-- Exercise material --
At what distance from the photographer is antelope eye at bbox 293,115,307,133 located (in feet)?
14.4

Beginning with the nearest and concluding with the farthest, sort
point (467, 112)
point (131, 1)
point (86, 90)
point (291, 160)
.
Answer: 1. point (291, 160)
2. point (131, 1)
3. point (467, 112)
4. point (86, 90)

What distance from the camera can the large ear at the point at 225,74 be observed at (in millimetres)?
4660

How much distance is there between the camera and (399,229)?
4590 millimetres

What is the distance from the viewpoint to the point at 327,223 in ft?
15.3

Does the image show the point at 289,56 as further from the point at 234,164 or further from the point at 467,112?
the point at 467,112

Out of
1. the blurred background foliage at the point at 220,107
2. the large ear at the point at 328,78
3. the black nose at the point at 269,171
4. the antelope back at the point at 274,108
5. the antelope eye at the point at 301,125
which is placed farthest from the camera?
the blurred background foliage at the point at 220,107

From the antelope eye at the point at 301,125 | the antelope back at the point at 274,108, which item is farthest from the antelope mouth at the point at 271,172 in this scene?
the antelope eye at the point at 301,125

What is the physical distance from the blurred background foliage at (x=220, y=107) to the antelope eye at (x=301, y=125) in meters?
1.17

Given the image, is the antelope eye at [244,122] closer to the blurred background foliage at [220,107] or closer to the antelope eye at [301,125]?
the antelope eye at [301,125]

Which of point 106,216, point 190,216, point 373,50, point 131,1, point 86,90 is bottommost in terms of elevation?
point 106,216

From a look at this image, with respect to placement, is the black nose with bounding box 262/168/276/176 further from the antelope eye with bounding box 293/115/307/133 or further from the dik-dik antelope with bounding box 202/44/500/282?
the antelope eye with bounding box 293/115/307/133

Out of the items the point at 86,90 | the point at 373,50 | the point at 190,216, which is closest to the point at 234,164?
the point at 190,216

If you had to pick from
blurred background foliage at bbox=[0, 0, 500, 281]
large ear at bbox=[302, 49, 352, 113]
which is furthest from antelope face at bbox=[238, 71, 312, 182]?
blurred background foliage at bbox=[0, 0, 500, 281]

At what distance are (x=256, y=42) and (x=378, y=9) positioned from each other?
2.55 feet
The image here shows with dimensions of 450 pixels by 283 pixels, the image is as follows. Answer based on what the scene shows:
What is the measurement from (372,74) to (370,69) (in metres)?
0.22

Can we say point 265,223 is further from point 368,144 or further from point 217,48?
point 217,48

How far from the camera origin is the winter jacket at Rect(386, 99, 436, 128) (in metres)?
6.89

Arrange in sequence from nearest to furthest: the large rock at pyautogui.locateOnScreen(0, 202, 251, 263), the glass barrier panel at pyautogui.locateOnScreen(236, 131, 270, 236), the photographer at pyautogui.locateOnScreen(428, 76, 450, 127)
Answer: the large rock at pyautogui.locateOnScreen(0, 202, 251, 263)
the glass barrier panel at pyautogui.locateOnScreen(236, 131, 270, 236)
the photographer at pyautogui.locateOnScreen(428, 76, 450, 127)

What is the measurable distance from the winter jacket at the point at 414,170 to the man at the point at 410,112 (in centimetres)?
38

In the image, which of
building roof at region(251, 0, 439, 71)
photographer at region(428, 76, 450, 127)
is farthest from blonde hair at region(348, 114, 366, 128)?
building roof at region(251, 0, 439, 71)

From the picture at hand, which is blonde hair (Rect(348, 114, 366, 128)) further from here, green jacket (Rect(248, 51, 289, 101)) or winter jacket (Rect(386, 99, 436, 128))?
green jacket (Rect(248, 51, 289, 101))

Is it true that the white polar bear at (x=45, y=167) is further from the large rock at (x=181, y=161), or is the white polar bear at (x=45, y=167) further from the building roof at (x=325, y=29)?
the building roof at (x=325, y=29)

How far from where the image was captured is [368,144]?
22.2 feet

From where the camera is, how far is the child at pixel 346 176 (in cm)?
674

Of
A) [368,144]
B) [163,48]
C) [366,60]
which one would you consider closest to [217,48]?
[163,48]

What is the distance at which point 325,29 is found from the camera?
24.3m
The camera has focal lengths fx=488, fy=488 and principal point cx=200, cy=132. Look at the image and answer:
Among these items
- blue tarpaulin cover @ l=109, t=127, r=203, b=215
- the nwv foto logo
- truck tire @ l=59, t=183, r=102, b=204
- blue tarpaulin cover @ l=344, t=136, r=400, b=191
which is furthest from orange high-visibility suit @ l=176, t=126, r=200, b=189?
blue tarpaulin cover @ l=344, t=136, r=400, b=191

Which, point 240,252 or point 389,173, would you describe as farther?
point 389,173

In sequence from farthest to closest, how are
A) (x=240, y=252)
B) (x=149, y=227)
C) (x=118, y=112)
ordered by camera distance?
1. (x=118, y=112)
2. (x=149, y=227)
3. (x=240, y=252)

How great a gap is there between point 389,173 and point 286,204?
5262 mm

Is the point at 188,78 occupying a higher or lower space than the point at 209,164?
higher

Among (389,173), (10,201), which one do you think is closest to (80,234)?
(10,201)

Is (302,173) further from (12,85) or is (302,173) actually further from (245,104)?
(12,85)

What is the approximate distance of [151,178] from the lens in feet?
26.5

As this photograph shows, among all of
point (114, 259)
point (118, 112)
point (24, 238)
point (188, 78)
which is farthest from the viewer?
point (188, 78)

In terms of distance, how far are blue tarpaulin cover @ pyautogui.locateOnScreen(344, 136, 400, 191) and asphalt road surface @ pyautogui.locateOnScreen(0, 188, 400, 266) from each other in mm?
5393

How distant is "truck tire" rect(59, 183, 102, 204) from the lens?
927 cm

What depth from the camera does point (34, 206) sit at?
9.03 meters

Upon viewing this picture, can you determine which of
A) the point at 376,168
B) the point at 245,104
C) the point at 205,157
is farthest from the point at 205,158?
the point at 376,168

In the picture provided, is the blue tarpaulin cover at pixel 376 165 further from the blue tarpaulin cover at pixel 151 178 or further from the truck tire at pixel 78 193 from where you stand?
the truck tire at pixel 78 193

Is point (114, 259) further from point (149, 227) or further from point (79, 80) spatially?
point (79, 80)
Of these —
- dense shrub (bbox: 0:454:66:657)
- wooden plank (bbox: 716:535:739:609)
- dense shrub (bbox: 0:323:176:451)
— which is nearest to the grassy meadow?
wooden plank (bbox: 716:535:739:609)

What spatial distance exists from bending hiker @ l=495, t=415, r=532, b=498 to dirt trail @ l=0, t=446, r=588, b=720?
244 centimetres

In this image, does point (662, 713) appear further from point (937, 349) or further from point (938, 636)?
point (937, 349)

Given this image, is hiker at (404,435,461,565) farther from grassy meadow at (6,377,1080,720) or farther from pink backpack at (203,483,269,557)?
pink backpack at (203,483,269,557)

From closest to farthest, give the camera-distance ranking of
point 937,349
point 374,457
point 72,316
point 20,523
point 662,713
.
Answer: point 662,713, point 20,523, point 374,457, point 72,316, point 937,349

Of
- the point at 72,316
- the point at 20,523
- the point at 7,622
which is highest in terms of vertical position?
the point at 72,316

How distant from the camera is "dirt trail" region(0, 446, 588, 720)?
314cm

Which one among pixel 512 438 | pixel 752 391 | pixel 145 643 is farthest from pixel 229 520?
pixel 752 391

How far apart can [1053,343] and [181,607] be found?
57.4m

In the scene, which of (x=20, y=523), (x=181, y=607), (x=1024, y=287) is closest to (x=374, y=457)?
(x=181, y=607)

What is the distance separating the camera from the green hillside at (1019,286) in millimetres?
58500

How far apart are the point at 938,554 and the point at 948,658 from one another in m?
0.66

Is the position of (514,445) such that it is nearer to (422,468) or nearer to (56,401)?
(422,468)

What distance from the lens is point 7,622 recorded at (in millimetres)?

-- Your goal --
Please restate the data word for word, every record included.

-- Answer for the task --
At what distance from the photographer is antelope eye at bbox 293,115,307,133 located (in feet)?
14.4

Beginning with the nearest and concluding with the farthest, sort
point (467, 112)
point (131, 1)
point (86, 90)
point (291, 160)
.
Answer: 1. point (291, 160)
2. point (131, 1)
3. point (467, 112)
4. point (86, 90)

What distance from the camera can the large ear at the point at 225,74 be observed at (in millimetres)?
4660

How much distance is there between the camera and (399,229)?
4590 millimetres

What is the distance from the viewpoint to the point at 327,223 in ft?
15.3

Does the image show the point at 289,56 as further from the point at 234,164 or further from the point at 467,112?
the point at 467,112

Out of
1. the blurred background foliage at the point at 220,107
2. the large ear at the point at 328,78
3. the black nose at the point at 269,171
4. the antelope back at the point at 274,108
5. the antelope eye at the point at 301,125
which is placed farthest from the camera?
the blurred background foliage at the point at 220,107

From the antelope eye at the point at 301,125 | the antelope back at the point at 274,108, which item is farthest from the antelope mouth at the point at 271,172 in this scene?
the antelope eye at the point at 301,125

What is the physical distance from the blurred background foliage at (x=220, y=107) to the antelope eye at (x=301, y=125) in meters?
1.17

Given the image, is the antelope eye at [244,122] closer to the blurred background foliage at [220,107] or closer to the antelope eye at [301,125]?
the antelope eye at [301,125]

Which of point 106,216, point 190,216, point 373,50, point 131,1, point 86,90 is bottommost in terms of elevation?
point 106,216

From a look at this image, with respect to placement, is the black nose with bounding box 262/168/276/176 further from the antelope eye with bounding box 293/115/307/133 or further from the dik-dik antelope with bounding box 202/44/500/282?
the antelope eye with bounding box 293/115/307/133

Out of the items the point at 86,90 | the point at 373,50 | the point at 190,216, which is closest to the point at 234,164?
the point at 190,216

If you had to pick from
blurred background foliage at bbox=[0, 0, 500, 281]
large ear at bbox=[302, 49, 352, 113]
which is furthest from antelope face at bbox=[238, 71, 312, 182]?
blurred background foliage at bbox=[0, 0, 500, 281]

At what distance are (x=256, y=42) and (x=378, y=9) positioned from each other?
2.55 feet
The image here shows with dimensions of 450 pixels by 283 pixels, the image is as follows. Answer based on what the scene shows:
What is the measurement from (372,74) to (370,69) (in metres)?
0.22

Can we say point 265,223 is further from point 368,144 or further from point 217,48?
point 217,48

How far from the camera origin is the winter jacket at Rect(386, 99, 436, 128) (in metres)?
6.89

Arrange in sequence from nearest to furthest: the large rock at pyautogui.locateOnScreen(0, 202, 251, 263), the glass barrier panel at pyautogui.locateOnScreen(236, 131, 270, 236), the photographer at pyautogui.locateOnScreen(428, 76, 450, 127)
Answer: the large rock at pyautogui.locateOnScreen(0, 202, 251, 263)
the glass barrier panel at pyautogui.locateOnScreen(236, 131, 270, 236)
the photographer at pyautogui.locateOnScreen(428, 76, 450, 127)

What is the measurable distance from the winter jacket at the point at 414,170 to the man at the point at 410,112 (in centimetres)?
38

In the image, which of
building roof at region(251, 0, 439, 71)
photographer at region(428, 76, 450, 127)
is farthest from blonde hair at region(348, 114, 366, 128)?
building roof at region(251, 0, 439, 71)

From the picture at hand, which is blonde hair (Rect(348, 114, 366, 128)) further from here, green jacket (Rect(248, 51, 289, 101)) or winter jacket (Rect(386, 99, 436, 128))?
green jacket (Rect(248, 51, 289, 101))

Is it true that the white polar bear at (x=45, y=167) is further from the large rock at (x=181, y=161), or is the white polar bear at (x=45, y=167) further from the building roof at (x=325, y=29)?
the building roof at (x=325, y=29)

How far from where the image was captured is [368,144]?
22.2 feet

From where the camera is, how far is the child at pixel 346 176 (in cm)?
674

Of
A) [368,144]
B) [163,48]
C) [366,60]
which one would you consider closest to [217,48]?
[163,48]

What is the distance at which point 325,29 is found from the camera?
24.3m
The camera has focal lengths fx=488, fy=488 and principal point cx=200, cy=132. Look at the image and answer:
Among these items
- blue tarpaulin cover @ l=109, t=127, r=203, b=215
- the nwv foto logo
- truck tire @ l=59, t=183, r=102, b=204
- blue tarpaulin cover @ l=344, t=136, r=400, b=191
which is furthest from orange high-visibility suit @ l=176, t=126, r=200, b=189?
blue tarpaulin cover @ l=344, t=136, r=400, b=191

Which, point 240,252 or point 389,173, would you describe as farther?
point 389,173

In sequence from farthest to closest, how are
A) (x=240, y=252)
B) (x=149, y=227)
C) (x=118, y=112)
ordered by camera distance?
1. (x=118, y=112)
2. (x=149, y=227)
3. (x=240, y=252)

How great a gap is there between point 389,173 and point 286,204?
5262 mm

Is the point at 188,78 occupying a higher or lower space than the point at 209,164?
higher

Among (389,173), (10,201), which one do you think is closest to (80,234)?
(10,201)

Is (302,173) further from (12,85) or is (302,173) actually further from (245,104)?
(12,85)

What is the approximate distance of [151,178] from the lens in feet?
26.5

As this photograph shows, among all of
point (114, 259)
point (118, 112)
point (24, 238)
point (188, 78)
which is farthest from the viewer?
point (188, 78)

In terms of distance, how far are blue tarpaulin cover @ pyautogui.locateOnScreen(344, 136, 400, 191) and asphalt road surface @ pyautogui.locateOnScreen(0, 188, 400, 266) from each other in mm?
5393

How distant is "truck tire" rect(59, 183, 102, 204) from the lens?
927 cm

What depth from the camera does point (34, 206) sit at?
9.03 meters

Upon viewing this picture, can you determine which of
A) the point at 376,168
B) the point at 245,104
C) the point at 205,157
is farthest from the point at 205,158?
the point at 376,168

In the picture provided, is the blue tarpaulin cover at pixel 376 165 further from the blue tarpaulin cover at pixel 151 178 or further from the truck tire at pixel 78 193 from where you stand?
the truck tire at pixel 78 193

Is point (114, 259) further from point (149, 227) or further from point (79, 80) spatially?
point (79, 80)
Of these —
- dense shrub (bbox: 0:454:66:657)
- wooden plank (bbox: 716:535:739:609)
- dense shrub (bbox: 0:323:176:451)
— which is nearest to the grassy meadow?
wooden plank (bbox: 716:535:739:609)

What spatial distance exists from bending hiker @ l=495, t=415, r=532, b=498 to dirt trail @ l=0, t=446, r=588, b=720?
244 centimetres

In this image, does point (662, 713) appear further from point (937, 349) or further from point (938, 636)?
point (937, 349)

Given this image, is hiker at (404,435,461,565) farther from grassy meadow at (6,377,1080,720) or farther from pink backpack at (203,483,269,557)?
pink backpack at (203,483,269,557)

From closest to farthest, give the camera-distance ranking of
point 937,349
point 374,457
point 72,316
point 20,523
point 662,713
.
Answer: point 662,713, point 20,523, point 374,457, point 72,316, point 937,349

Of
- the point at 72,316
- the point at 20,523
- the point at 7,622
which is highest in terms of vertical position?
the point at 72,316

How distant from the camera is "dirt trail" region(0, 446, 588, 720)?
314cm

Which one among pixel 512 438 | pixel 752 391 | pixel 145 643 is farthest from pixel 229 520?
pixel 752 391

How far apart can [1053,343] and [181,607] be found?
57.4m

In the scene, which of (x=20, y=523), (x=181, y=607), (x=1024, y=287) is closest to (x=374, y=457)?
(x=181, y=607)

What is the distance separating the camera from the green hillside at (1019,286) in millimetres?
58500

How far apart are the point at 938,554 and the point at 948,658 from one another in m?
0.66

Is the position of (514,445) such that it is nearer to (422,468) or nearer to (56,401)?
(422,468)

What distance from the lens is point 7,622 recorded at (in millimetres)?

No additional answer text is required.